I couldn't start the game though, but it seems runnable given some debugging. Great work!
The improvements we're making are under the hood. When you ask Nut to fix a bug it should do a much better job -- we record the app's behavior and analyze it so the AI has context for the changes it needs to make.
We've also added some UI to approve or reject the changes the AI makes. For now we're using this to gather feedback so we can improve Nut, but down the line we'll also refund the user any credits when they reject changes -- you shouldn't have to pay when the AI screws up, a big issue with these tools (and vibe coding in general).
We'll continue to keep it open source as we develop it.
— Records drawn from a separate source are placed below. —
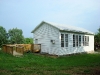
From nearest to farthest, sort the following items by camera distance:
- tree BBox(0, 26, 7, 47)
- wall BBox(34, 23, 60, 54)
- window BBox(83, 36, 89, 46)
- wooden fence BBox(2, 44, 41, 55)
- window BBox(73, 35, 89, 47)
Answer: wooden fence BBox(2, 44, 41, 55)
wall BBox(34, 23, 60, 54)
window BBox(73, 35, 89, 47)
window BBox(83, 36, 89, 46)
tree BBox(0, 26, 7, 47)

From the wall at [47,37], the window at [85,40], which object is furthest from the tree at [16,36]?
the window at [85,40]

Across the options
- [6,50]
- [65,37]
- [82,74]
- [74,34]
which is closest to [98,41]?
[74,34]

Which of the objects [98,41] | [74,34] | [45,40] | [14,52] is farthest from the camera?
[98,41]

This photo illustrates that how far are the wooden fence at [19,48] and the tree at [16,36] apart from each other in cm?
1669

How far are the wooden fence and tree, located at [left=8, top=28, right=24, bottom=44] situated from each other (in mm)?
16690

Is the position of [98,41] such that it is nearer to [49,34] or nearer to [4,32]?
[49,34]

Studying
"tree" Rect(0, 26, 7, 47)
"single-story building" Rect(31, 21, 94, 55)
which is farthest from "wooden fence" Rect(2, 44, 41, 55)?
"tree" Rect(0, 26, 7, 47)

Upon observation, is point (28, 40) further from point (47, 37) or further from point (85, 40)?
point (47, 37)

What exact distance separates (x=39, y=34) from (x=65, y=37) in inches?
158

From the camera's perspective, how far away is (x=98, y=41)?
3306 centimetres

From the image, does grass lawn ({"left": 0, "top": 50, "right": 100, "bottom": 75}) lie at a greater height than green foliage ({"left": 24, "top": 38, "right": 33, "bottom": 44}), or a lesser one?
lesser

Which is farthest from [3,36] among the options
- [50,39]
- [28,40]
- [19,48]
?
[50,39]

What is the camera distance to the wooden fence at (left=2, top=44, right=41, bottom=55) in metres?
18.1

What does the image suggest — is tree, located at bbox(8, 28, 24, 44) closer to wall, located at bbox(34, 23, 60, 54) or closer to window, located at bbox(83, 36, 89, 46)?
wall, located at bbox(34, 23, 60, 54)
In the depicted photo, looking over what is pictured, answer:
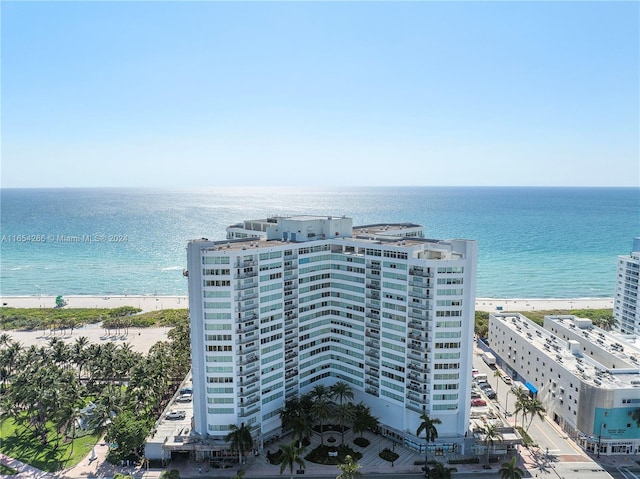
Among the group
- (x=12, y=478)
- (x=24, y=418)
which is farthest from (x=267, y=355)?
(x=24, y=418)

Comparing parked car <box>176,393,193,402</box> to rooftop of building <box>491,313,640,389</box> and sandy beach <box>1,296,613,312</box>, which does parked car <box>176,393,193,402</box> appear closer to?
rooftop of building <box>491,313,640,389</box>

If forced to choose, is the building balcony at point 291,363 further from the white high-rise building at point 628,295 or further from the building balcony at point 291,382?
the white high-rise building at point 628,295

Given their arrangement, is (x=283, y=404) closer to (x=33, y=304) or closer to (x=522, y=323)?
(x=522, y=323)

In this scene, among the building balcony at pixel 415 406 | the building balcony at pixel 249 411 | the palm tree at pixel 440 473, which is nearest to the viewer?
the palm tree at pixel 440 473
We don't have a commercial offering yet and are planning to migrate off WebContainers for the upcoming full stack features -- WebContainers show their limits pretty quickly in a full stack context (e.g. CORS issues) and we need observability into the server side of the app for full stack debugging.
Regardless, our interests here are only lightly commercial. We're not really developing Nut to drive revenue but to help us develop the debugging API and push forward the SOTA for AI development as effectively as we can. That API is what we want to sell.
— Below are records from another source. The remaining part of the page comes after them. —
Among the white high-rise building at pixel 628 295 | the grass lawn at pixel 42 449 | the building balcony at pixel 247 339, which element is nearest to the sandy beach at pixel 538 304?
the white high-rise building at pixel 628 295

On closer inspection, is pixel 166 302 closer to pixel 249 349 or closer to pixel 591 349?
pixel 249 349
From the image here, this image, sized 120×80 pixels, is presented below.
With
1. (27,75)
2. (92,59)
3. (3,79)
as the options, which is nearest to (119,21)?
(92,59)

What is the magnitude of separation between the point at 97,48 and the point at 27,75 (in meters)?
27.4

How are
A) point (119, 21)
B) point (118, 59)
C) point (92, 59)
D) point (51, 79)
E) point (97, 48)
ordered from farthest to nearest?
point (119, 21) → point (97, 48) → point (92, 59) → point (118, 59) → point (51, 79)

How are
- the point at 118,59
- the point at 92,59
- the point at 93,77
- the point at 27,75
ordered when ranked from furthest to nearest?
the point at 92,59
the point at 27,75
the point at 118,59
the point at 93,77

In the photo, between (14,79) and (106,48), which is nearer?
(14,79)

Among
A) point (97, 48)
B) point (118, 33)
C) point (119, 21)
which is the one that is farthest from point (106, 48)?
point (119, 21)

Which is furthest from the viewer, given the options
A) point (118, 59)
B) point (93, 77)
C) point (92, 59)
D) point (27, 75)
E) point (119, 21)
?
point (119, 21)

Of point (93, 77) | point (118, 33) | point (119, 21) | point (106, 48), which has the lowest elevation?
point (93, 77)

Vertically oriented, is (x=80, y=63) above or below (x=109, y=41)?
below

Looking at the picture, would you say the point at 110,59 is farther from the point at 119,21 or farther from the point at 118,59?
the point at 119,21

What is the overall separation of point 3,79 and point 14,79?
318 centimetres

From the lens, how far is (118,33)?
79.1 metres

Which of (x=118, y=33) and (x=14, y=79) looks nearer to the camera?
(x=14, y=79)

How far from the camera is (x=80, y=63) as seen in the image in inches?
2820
I really hope this doesn't actually catch on in "real" engineering, beside as a meme joke.
The tech will get better and better (I couldn't imagine we'd be doing this a year ago) but to be truly useful it has to reliably produce reasonably well engineered code, and effective debugging is a key piece of that.
Best case is some high profile shit show caused by software made mostly or entirely by ai that hopefully is bad enough that legislators wake up and realize that in the modern world software is essential enough that you can’t let just anyone sell it or services based on it. Just like you can’t allow anybody design/build bridges or hardware or whatever.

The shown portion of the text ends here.